# Working data
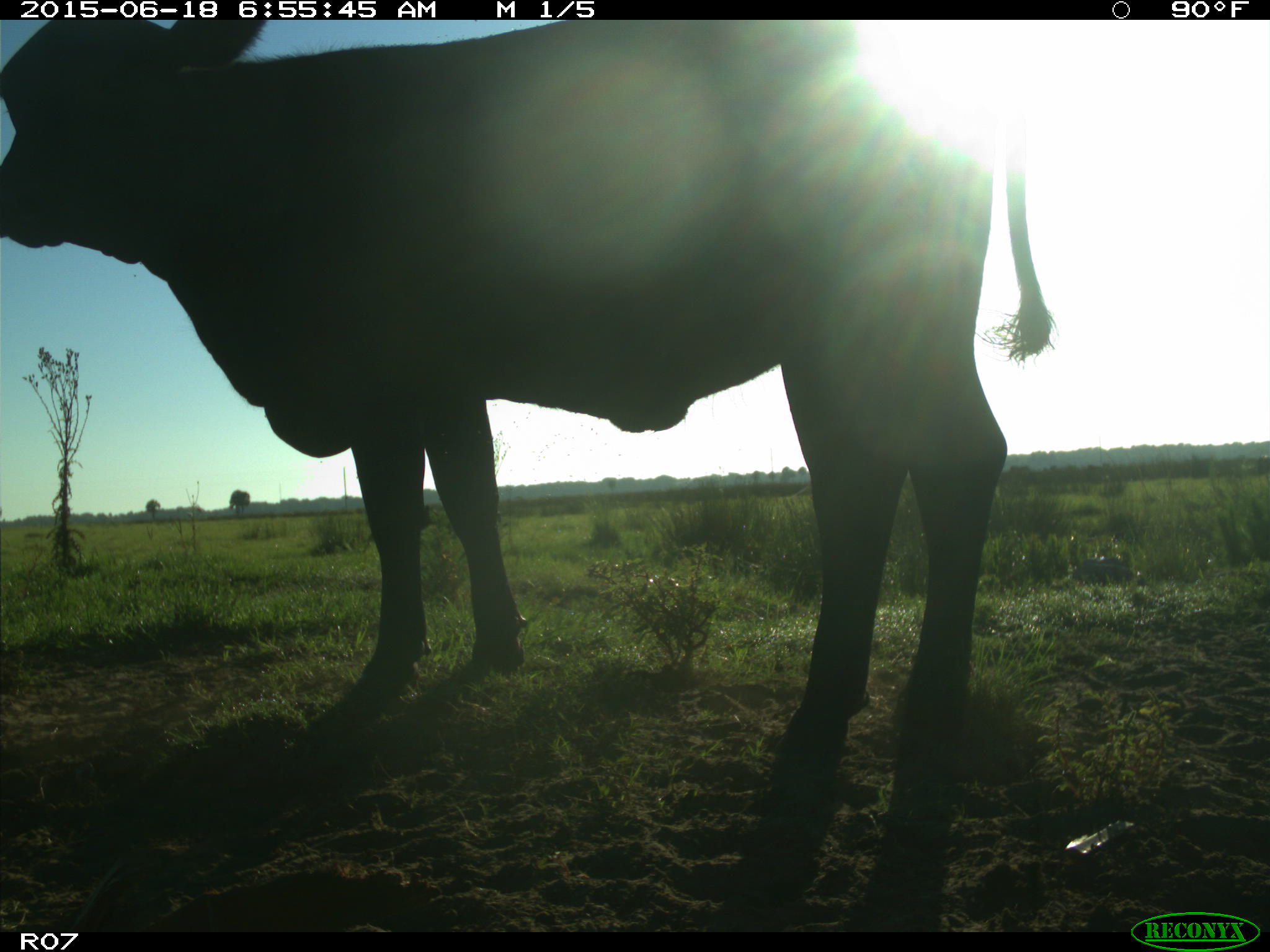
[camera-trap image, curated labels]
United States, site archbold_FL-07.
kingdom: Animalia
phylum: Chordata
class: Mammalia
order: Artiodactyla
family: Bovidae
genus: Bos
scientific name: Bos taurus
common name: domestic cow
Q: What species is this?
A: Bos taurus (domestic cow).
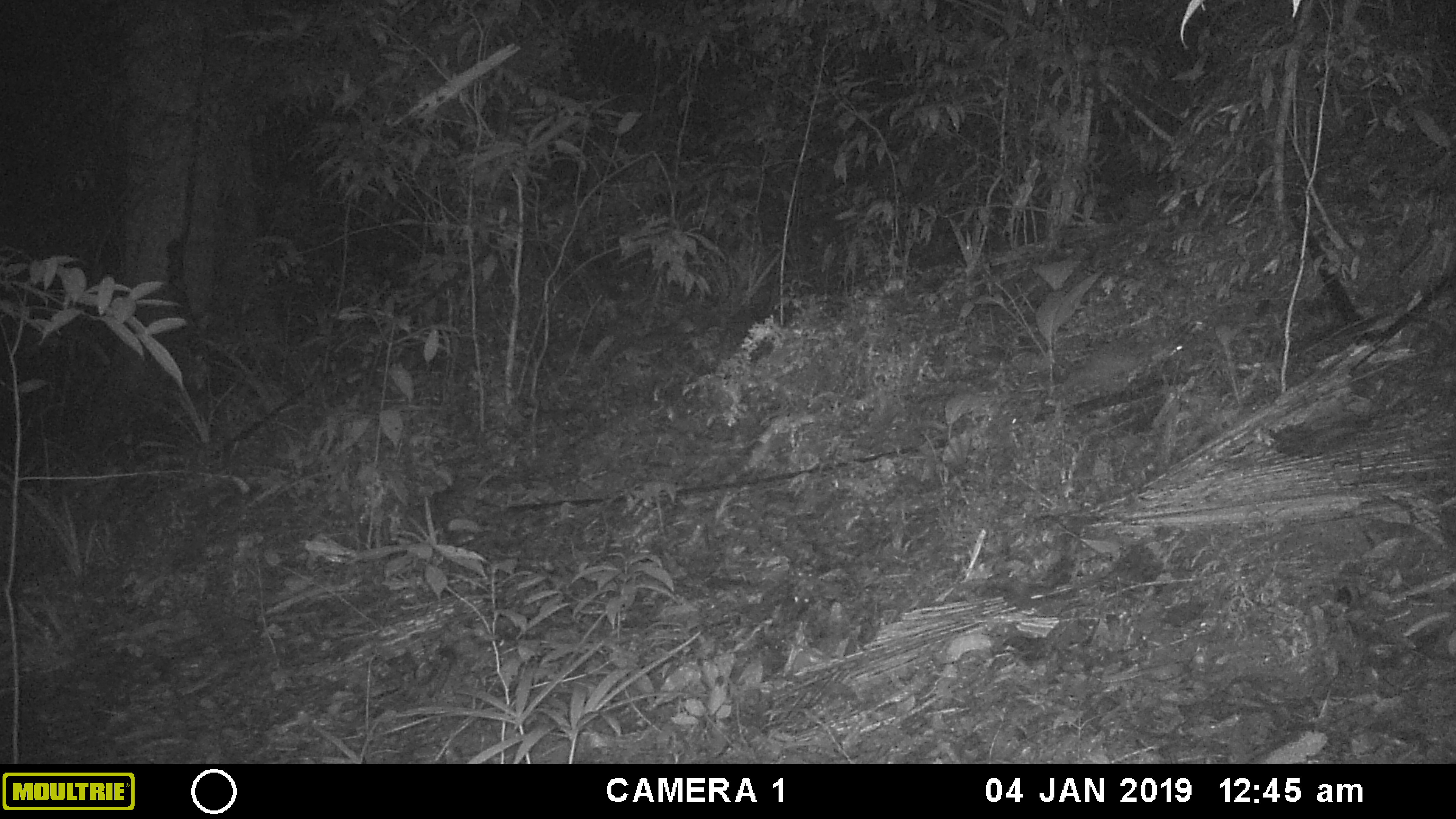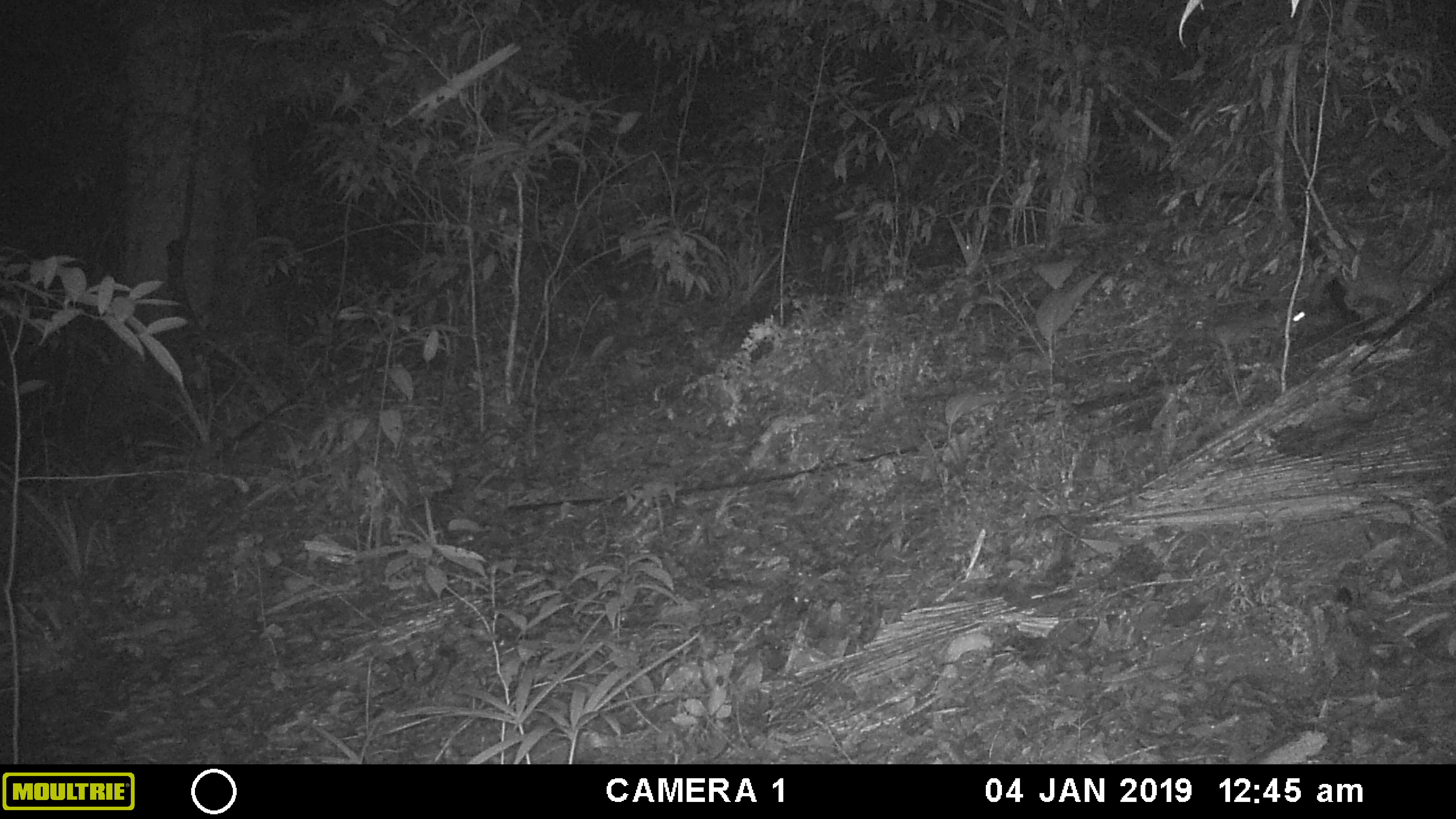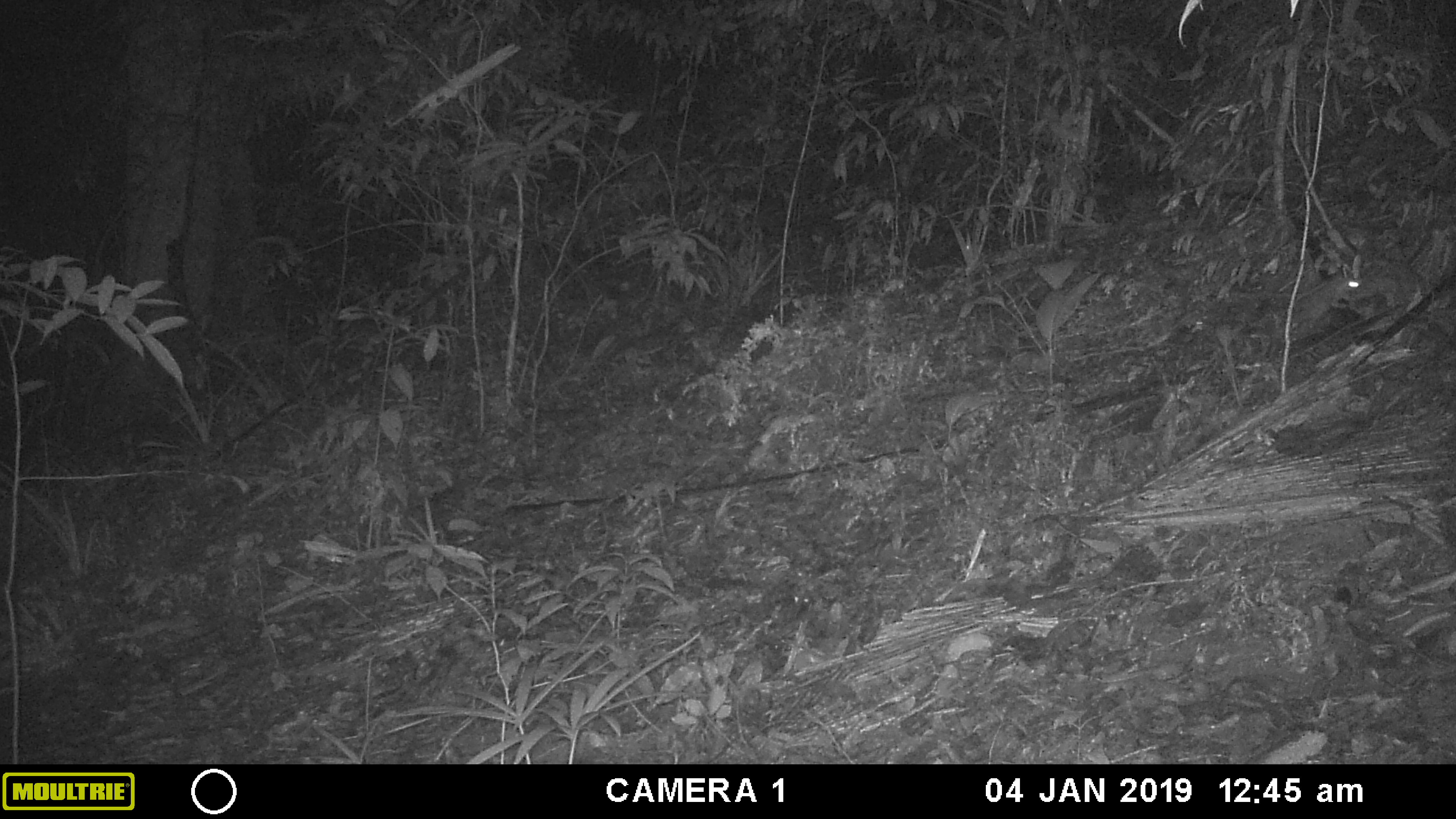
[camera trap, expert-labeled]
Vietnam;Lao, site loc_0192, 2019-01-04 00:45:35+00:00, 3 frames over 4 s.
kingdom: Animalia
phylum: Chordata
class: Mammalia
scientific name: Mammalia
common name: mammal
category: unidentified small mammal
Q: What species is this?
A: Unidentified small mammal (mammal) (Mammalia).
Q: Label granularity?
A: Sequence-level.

# Work task
Copy out every line of the data exactly, leaving the images behind.

# Answer box
[camera-trap image, curated labels]
United States, site archbold_FL-07.
kingdom: Animalia
phylum: Chordata
class: Mammalia
order: Artiodactyla
family: Bovidae
genus: Bos
scientific name: Bos taurus
common name: domestic cow
Q: What species is this?
A: Bos taurus (domestic cow).
[camera trap, expert-labeled]
Vietnam;Lao, site loc_0192, 2019-01-04 00:45:35+00:00, 3 frames over 4 s.
kingdom: Animalia
phylum: Chordata
class: Mammalia
scientific name: Mammalia
common name: mammal
category: unidentified small mammal
Q: What species is this?
A: Unidentified small mammal (mammal) (Mammalia).
Q: Label granularity?
A: Sequence-level.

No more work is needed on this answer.